| Work task |
Nothing but the lines below from the one with "Fruitbedrijf Van den" through the one with "Haga un escudo" should be output, each exactly as given, and no pictures.

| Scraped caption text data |
******************************

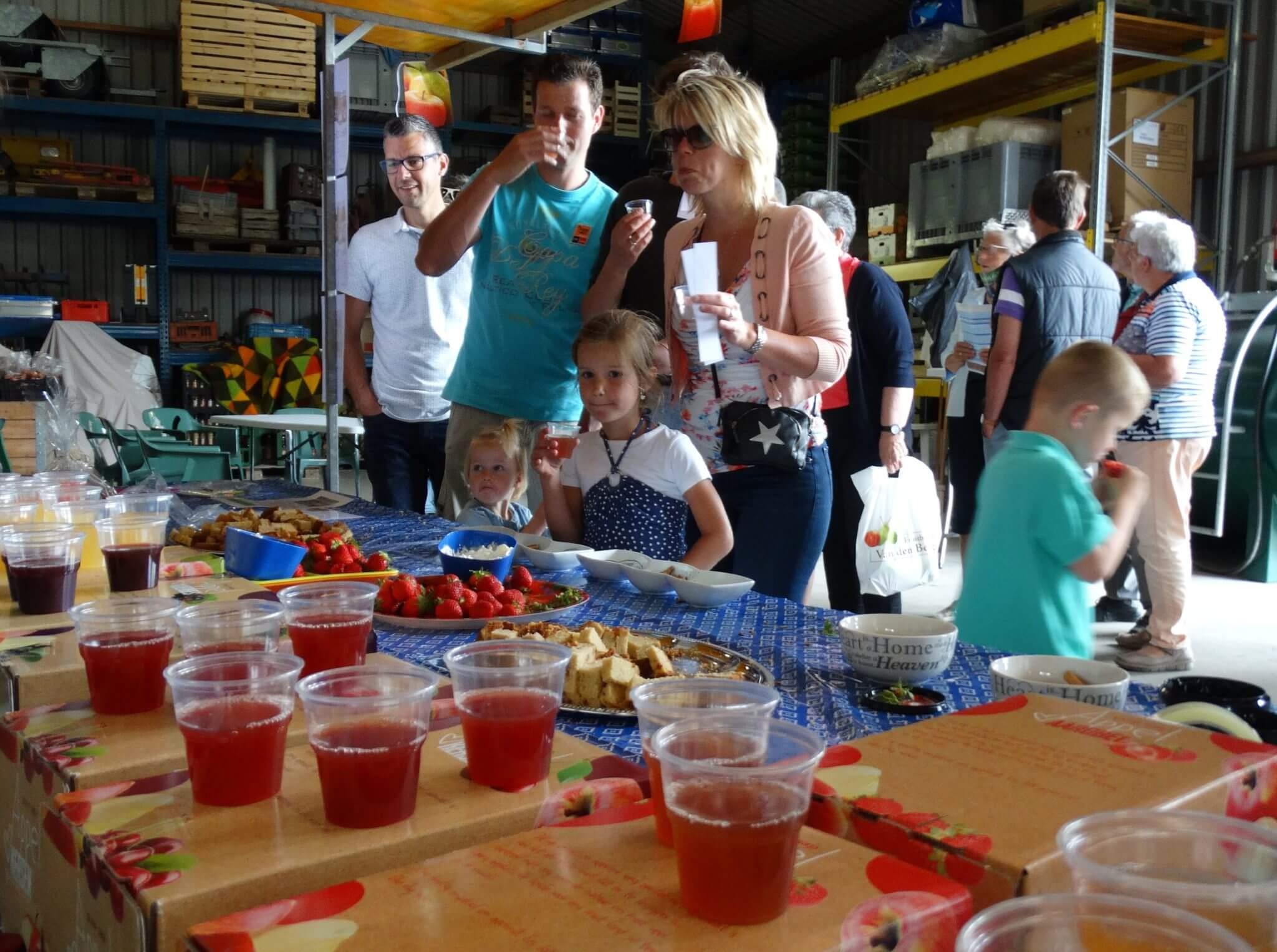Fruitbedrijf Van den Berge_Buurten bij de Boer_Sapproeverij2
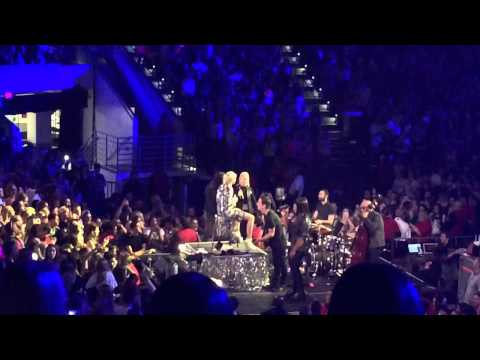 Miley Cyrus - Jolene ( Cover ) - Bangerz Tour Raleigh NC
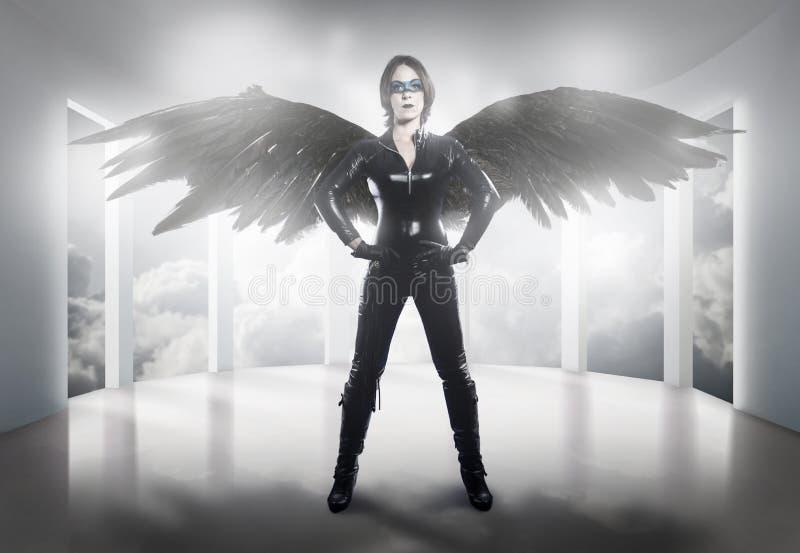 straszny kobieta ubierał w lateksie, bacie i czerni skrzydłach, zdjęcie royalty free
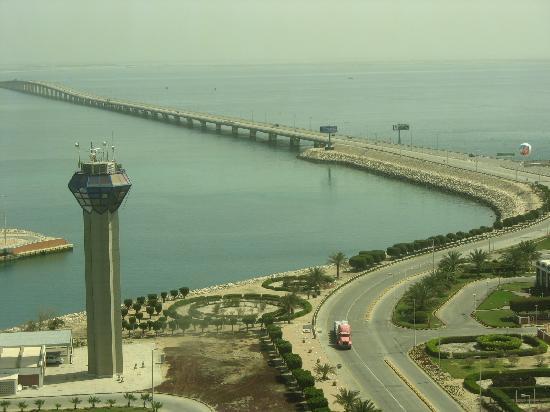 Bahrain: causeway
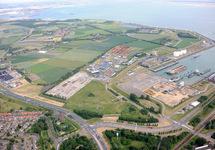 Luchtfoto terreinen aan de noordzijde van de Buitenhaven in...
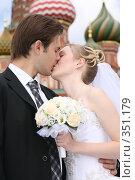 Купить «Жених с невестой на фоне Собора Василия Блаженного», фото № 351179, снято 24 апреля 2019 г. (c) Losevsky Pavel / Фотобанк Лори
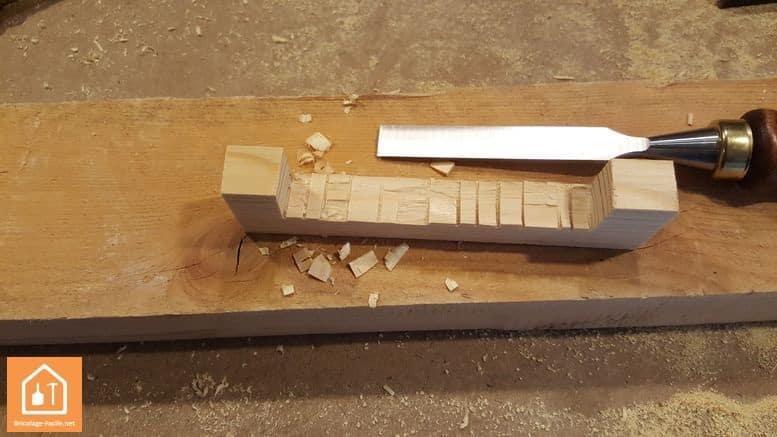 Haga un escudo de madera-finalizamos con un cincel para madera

******************************

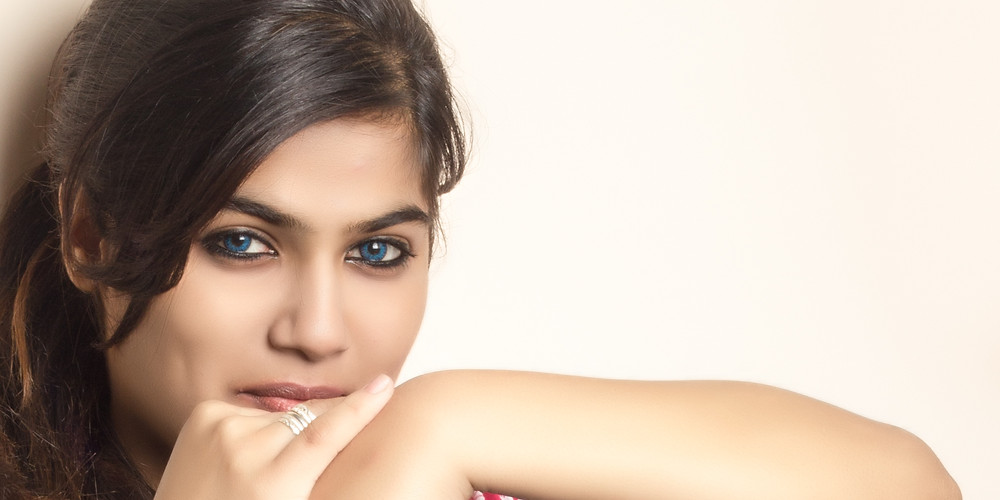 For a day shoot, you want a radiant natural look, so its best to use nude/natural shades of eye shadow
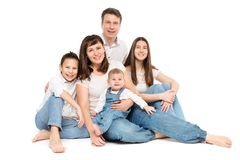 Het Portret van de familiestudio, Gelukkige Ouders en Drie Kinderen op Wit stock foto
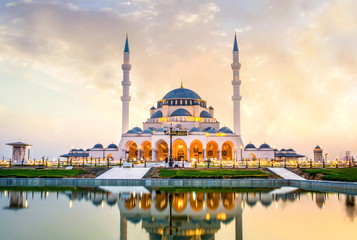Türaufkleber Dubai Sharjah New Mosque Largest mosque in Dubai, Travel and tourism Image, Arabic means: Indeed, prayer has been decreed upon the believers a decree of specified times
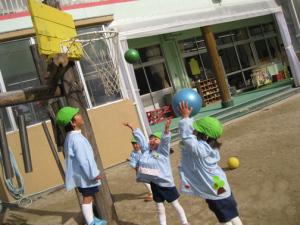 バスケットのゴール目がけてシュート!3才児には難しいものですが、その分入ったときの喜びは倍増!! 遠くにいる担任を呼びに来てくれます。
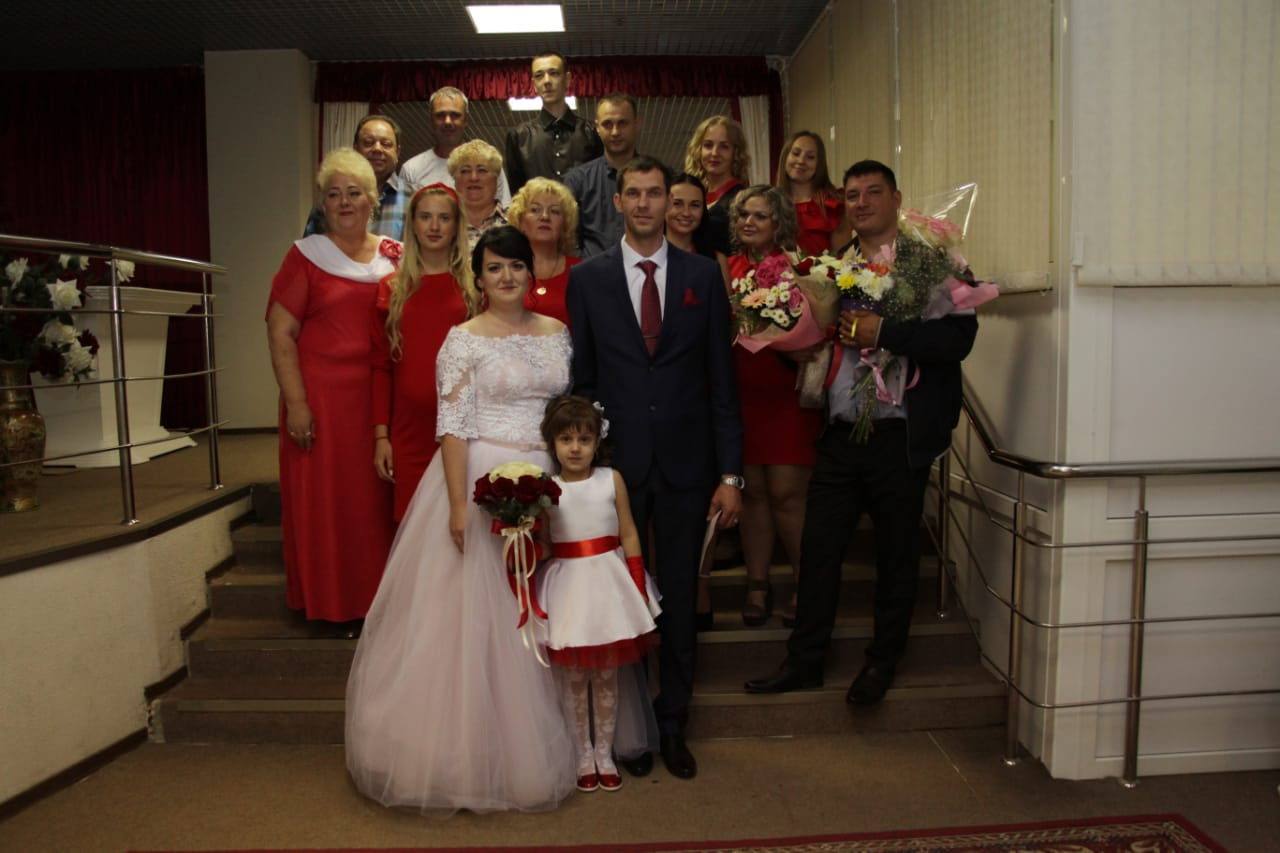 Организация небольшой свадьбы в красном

******************************

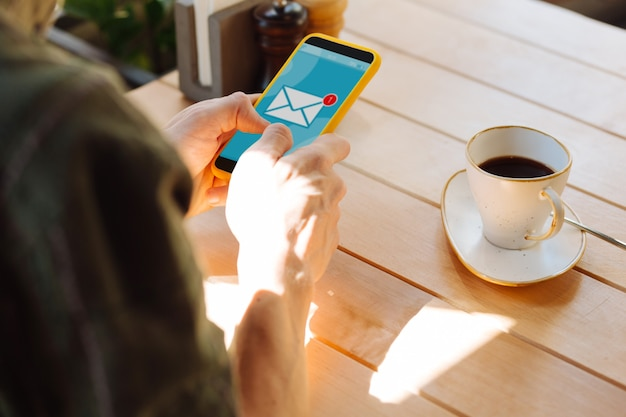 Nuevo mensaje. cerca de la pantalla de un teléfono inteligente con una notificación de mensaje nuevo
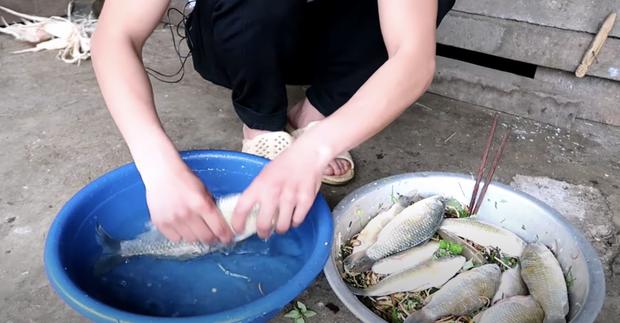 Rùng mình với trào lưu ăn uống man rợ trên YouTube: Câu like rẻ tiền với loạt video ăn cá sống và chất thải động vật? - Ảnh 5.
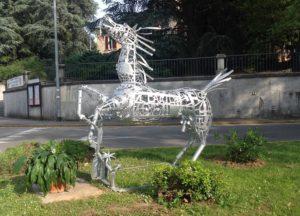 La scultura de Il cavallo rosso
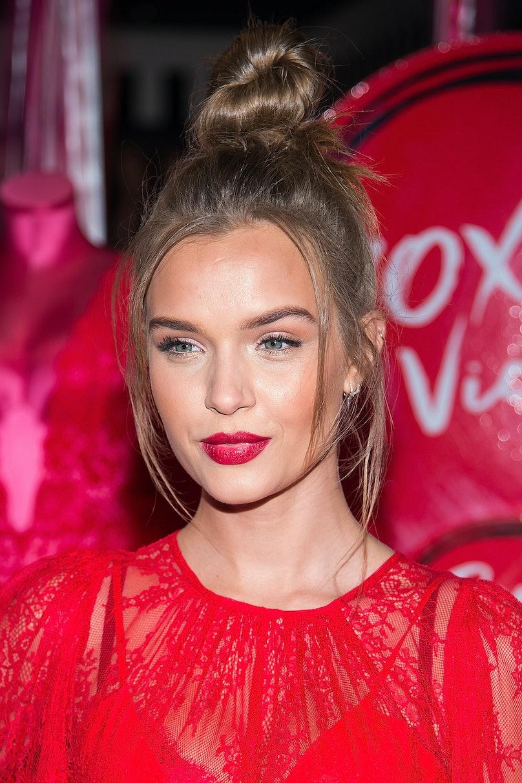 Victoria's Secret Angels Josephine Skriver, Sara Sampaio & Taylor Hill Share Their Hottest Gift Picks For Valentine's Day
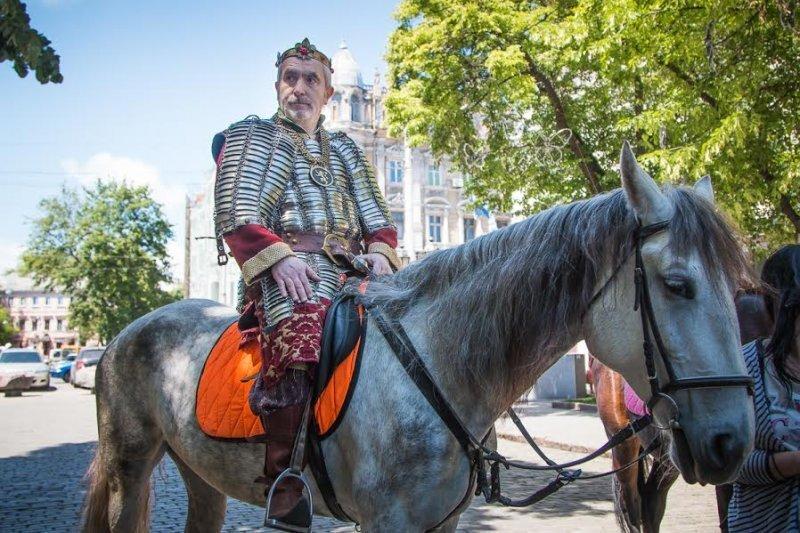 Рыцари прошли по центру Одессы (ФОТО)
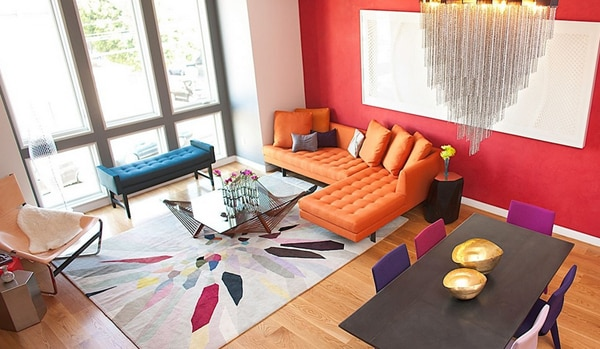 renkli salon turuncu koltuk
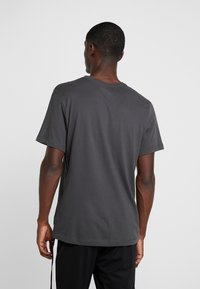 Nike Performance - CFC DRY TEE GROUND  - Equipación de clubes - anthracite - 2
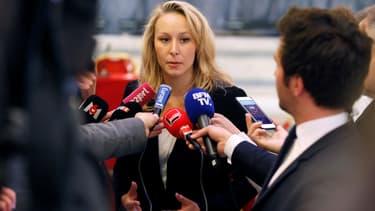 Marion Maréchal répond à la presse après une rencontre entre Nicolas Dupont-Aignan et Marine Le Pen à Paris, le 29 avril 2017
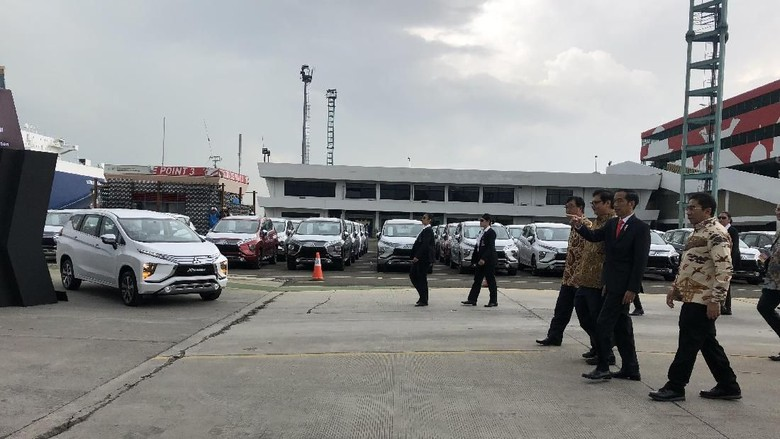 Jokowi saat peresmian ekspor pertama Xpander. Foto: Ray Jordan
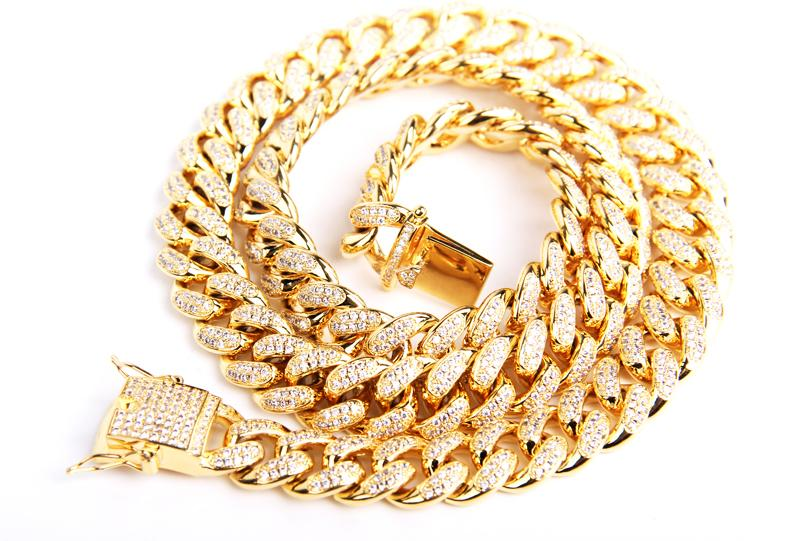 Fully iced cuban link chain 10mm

******************************

| Your solution |
Fruitbedrijf Van den Berge_Buurten bij de Boer_Sapproeverij2
 Miley Cyrus - Jolene ( Cover ) - Bangerz Tour Raleigh NC
 straszny kobieta ubierał w lateksie, bacie i czerni skrzydłach, zdjęcie royalty free
 Bahrain: causeway
 Luchtfoto terreinen aan de noordzijde van de Buitenhaven in...
 Купить «Жених с невестой на фоне Собора Василия Блаженного», фото № 351179, снято 24 апреля 2019 г. (c) Losevsky Pavel / Фотобанк Лори
 Haga un escudo de madera-finalizamos con un cincel para madera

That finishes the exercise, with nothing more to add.